Persistent cognitive fog and mood changes following COVID-19 infection may now have a measurable biological signature in the aging brain. This finding could reshape how clinicians approach long-term COVID complications and guide targeted therapeutic interventions for millions experiencing prolonged symptoms.
Using specialized PET imaging with [18F]FEPPA tracer, researchers detected significantly elevated neuroinflammation markers across seven distinct brain regions in older adults with Long COVID compared to healthy controls. The inflammatory signals appeared in the prefrontal cortex, temporal and parietal areas, occipital regions, hippocampus, thalamus, and cerebellum. Participants with Long COVID also demonstrated measurably higher depression and fatigue scores on standardized neuropsychiatric assessments after experiencing cognitive impairments for over six months post-infection.

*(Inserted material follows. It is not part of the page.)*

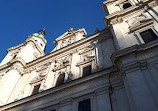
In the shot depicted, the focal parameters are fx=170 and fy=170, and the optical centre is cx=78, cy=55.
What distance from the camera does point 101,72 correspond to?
40.5 ft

This pilot investigation provides the first direct imaging evidence linking widespread brain inflammation to Long COVID's neuropsychiatric manifestations in adults over 60. The translocator protein (TSPO) binding pattern suggests activated microglia throughout critical cognitive and emotional processing networks. While the sample included only three Long COVID patients for brain imaging due to the specialized nature of TSPO binding genetics, the uniform elevation across all measured regions strengthens the neuroinflammation hypothesis.
The findings align with emerging research connecting systemic inflammatory responses to persistent neurological symptoms, though causality remains unestablished. Limitations include the small imaging cohort and cross-sectional design, preventing conclusions about inflammation's temporal relationship to symptoms. However, identifying quantifiable brain changes could accelerate development of anti-inflammatory treatments and provide objective biomarkers for tracking recovery in this growing patient population.